■ Direction a
Count the lines of the records that contain the word "viewer" and give only that number.
━━━
Our capital structures among those conservative in the industry we have rounded about net debt to book equity of about 2.1 to 1. We have no significant contracted forward purchase commitments and we have no real significant debt maturities until 2017. Our unsecured debt to total debt ratio increased to 49% at the end of last year up from 15%. At the end of 2011, we had unencumbered asset pool of $23.1 billion of the aircraft representing almost half the aircraft in our fleet. In the construct of our portfolio evolution over the last three years as Ron mentioned in 2010 we started accessing the unsecured market and creating a shift in our capital structure with a more balanced approach to secured and unsecured debt.
You can see here in the first yellow line, the growth and in unencumbered flight equipment to a little bit over $2 billion at year end. The growth in unencumbered asset pool from 18 to 72 aircraft passenger and freight mix is above slightly with the passenger growth outstripping freight growth. Over that time period in across this time, the weighted average age of the portfolio has decreased modestly, while the weighted average remaining lease term of our portfolio has also – has actually increase modestly.
And then finally as I mentioned in 2012, we raised $1.6 billion, $1.3 billion in the unsecured capital markets about $600 million of which was used to repay a bank facility in the spring of last year. The secured debt ratio is down to about half from the 85% mark at the prior year, we’ve grown the unencumbered asset base and as we have continued to access the high-yield market both from sort of investor education, the strength in the high-yield market. We’ve consistently seen the yield and the pricing that we may able to attain in that market come down considerably over the last three years. So, we ended the year with over $600 million of unrestricted operating cash, strong cash flow out of the portfolio. And so we think we are very well positioned to continue to invest in accretive assets and grow the operating cash flow and earnings of this business going forward.
With that, we’re happy to leave it open for Q&A.
In terms of getting more capital for this year and next few years, do you see yourself getting more secured financing rather than unsecured?
You want to take that Mike?
Yeah. In the context of where we expect to invest this year, I think we will actually see perhaps unsecured debt added to the portfolio. If we find it attractive wide-bodies or other assets that lend themselves to that debt, but as I mentioned late last year, we raised about $0.5 billion in the unsecured market. So, we have a very large dry powder here to deploy in capital. So, I think we will still see a mix of unsecured in the context of this year’s activities, but it’s really going be driven by where we see the best investment value in the context of adding assets to the fleet.
It’s a longer term matter beyond this year. I think it’s fully hard if you have a business it’s just one way or other way. And having a mix of unsecured and secured probably makes sense. What we are mindful of is what some of our competitors have run into in the financial crisis where you had big maturities walls do. And so as we have done our unsecured deals, the nice thing about it it’s a balloon but one day you have got to pay it back. And we have put – it’s not a hard cap, but for us, we have limited it to $0.5 billion a year. So, in effect that puts a limit on how you could grow, that’s the only way you did business. But I think there is good value to be had by having diversified flight access because markets shift in out and but I think the one thing that does make is different is that and it’s here to stay is some sort of pronounced role for the capital markets, the unsecured debt.
━━━
■ Direction b
From the passage on aircraft-leasing debt, extract the stretch from "With that, we’re" through "rather than unsecured?" word for word.

Dataset items:
━━━
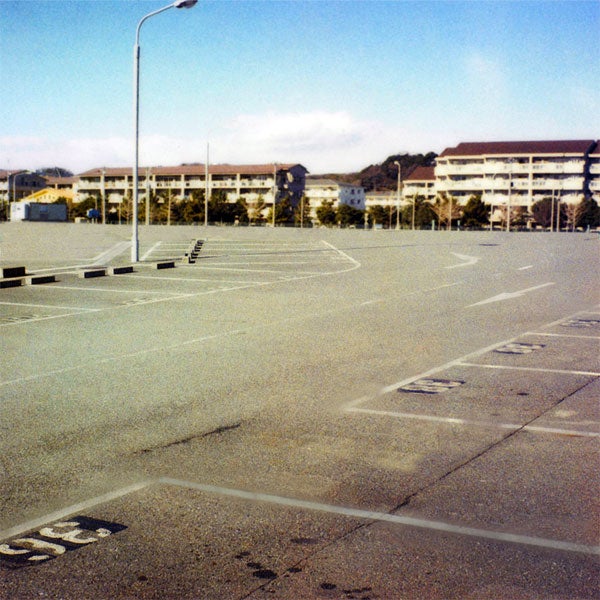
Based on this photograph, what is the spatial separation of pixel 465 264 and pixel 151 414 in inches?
869

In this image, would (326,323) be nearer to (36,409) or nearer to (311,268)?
(36,409)

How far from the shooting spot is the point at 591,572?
384 cm

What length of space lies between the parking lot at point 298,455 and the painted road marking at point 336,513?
2 centimetres

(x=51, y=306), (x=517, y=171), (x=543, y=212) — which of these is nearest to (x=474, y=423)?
(x=51, y=306)

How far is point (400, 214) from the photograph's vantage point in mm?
109750

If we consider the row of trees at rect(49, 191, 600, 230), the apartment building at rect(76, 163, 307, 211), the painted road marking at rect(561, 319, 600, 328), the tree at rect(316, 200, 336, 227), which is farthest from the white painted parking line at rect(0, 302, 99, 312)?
the apartment building at rect(76, 163, 307, 211)

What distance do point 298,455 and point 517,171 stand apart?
399 feet

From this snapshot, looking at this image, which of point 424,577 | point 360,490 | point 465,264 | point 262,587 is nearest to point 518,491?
point 360,490

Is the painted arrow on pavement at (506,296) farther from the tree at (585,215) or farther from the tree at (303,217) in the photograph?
the tree at (585,215)

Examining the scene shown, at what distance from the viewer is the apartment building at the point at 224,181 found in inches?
5153

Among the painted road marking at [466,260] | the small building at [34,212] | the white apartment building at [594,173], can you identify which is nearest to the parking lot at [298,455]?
the painted road marking at [466,260]

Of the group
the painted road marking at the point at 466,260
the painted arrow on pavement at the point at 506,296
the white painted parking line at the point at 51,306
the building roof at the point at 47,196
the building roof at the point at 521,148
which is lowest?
the painted arrow on pavement at the point at 506,296

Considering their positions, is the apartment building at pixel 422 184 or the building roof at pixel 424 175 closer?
the apartment building at pixel 422 184

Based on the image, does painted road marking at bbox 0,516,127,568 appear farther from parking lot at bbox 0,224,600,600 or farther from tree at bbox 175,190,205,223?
tree at bbox 175,190,205,223
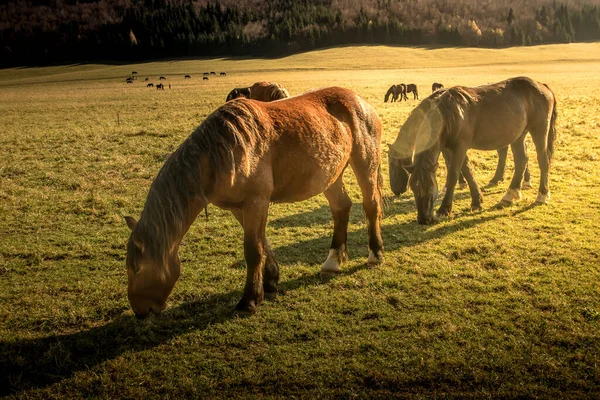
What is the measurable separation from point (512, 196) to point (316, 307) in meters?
5.58

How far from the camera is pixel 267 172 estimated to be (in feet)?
17.0

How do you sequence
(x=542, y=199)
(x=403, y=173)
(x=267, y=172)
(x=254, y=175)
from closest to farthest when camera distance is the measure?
(x=254, y=175) < (x=267, y=172) < (x=542, y=199) < (x=403, y=173)

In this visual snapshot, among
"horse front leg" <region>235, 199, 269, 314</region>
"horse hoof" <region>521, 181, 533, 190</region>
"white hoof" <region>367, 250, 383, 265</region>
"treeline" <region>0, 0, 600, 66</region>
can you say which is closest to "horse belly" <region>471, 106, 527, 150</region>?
"horse hoof" <region>521, 181, 533, 190</region>

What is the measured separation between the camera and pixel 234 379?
166 inches

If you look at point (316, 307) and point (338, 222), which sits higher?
point (338, 222)

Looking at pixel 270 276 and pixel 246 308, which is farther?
pixel 270 276

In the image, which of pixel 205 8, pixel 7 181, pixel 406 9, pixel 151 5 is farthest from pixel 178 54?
pixel 7 181

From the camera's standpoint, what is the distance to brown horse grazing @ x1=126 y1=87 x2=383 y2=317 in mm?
4570

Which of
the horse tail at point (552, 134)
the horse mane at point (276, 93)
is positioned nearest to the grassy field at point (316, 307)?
the horse tail at point (552, 134)

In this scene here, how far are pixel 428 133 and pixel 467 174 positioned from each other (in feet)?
5.14

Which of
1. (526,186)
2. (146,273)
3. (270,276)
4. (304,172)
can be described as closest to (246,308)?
(270,276)

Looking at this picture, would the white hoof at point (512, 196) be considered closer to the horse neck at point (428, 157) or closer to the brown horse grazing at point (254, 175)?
the horse neck at point (428, 157)

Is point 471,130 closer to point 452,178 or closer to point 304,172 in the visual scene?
point 452,178

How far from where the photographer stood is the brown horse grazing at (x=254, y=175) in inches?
180
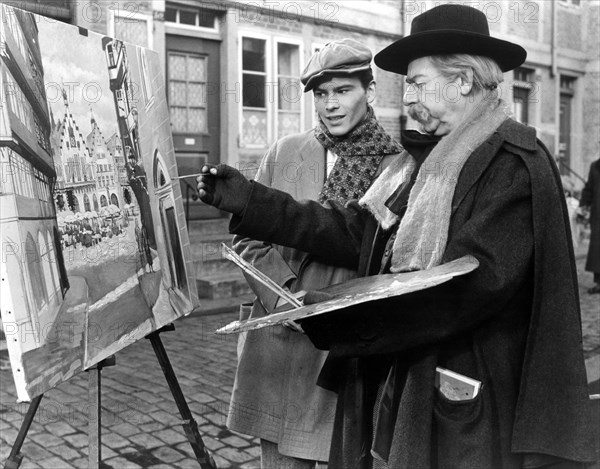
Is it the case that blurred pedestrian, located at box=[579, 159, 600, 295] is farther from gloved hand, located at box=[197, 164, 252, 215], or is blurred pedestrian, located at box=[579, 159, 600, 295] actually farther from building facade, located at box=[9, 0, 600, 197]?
gloved hand, located at box=[197, 164, 252, 215]

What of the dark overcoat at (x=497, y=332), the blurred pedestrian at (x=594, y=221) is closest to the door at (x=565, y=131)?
the blurred pedestrian at (x=594, y=221)

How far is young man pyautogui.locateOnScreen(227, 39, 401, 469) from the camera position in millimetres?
2414

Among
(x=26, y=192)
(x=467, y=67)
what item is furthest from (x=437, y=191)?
(x=26, y=192)

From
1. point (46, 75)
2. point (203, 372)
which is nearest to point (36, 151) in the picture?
point (46, 75)

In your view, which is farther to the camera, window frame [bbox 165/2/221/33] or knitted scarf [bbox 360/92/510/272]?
window frame [bbox 165/2/221/33]

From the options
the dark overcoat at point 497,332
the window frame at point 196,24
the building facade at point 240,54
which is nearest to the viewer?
the dark overcoat at point 497,332

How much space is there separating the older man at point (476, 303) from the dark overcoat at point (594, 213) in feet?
23.6

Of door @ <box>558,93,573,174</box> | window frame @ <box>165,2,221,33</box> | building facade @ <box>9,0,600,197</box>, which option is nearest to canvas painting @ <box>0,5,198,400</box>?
building facade @ <box>9,0,600,197</box>

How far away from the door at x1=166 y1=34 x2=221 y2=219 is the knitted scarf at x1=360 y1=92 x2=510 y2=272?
790 centimetres

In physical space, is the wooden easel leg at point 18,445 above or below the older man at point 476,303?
below

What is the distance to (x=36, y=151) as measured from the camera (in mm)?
2160

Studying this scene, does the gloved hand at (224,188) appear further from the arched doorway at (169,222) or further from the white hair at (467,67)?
the arched doorway at (169,222)

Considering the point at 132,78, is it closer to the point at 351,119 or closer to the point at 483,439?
the point at 351,119

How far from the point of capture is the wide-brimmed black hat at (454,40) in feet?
6.15
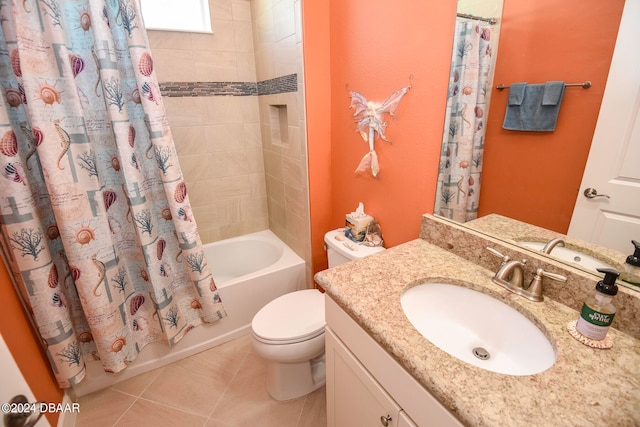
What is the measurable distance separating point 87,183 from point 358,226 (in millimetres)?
1281

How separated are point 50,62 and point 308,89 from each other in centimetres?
113

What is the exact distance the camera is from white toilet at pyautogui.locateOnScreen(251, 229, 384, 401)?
1389 mm

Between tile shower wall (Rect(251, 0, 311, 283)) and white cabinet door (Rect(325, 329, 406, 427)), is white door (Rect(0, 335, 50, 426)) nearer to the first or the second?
white cabinet door (Rect(325, 329, 406, 427))

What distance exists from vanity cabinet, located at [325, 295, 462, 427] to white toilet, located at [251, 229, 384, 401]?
33 centimetres

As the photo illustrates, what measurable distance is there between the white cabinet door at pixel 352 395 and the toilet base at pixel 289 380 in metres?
0.41

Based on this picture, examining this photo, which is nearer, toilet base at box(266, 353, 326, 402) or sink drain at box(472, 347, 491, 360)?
sink drain at box(472, 347, 491, 360)

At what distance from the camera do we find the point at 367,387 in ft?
2.80

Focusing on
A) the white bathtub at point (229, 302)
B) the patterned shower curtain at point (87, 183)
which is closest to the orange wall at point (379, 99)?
the white bathtub at point (229, 302)

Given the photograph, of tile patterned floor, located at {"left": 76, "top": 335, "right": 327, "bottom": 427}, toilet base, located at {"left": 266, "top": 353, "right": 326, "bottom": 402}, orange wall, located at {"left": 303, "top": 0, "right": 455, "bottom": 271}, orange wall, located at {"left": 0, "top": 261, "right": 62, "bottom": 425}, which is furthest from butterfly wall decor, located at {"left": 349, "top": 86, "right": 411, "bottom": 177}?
orange wall, located at {"left": 0, "top": 261, "right": 62, "bottom": 425}

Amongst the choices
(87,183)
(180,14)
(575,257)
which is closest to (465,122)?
(575,257)

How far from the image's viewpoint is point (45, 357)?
1.40 meters

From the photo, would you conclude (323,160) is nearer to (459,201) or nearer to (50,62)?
(459,201)

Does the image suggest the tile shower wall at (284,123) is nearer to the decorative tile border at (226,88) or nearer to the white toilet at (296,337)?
the decorative tile border at (226,88)

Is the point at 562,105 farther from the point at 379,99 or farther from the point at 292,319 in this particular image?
━━━
■ Correct result a
2

■ Correct result b
With that, we’re happy to leave it open for Q&A.
In terms of getting more capital for this year and next few years, do you see yourself getting more secured financing rather than unsecured?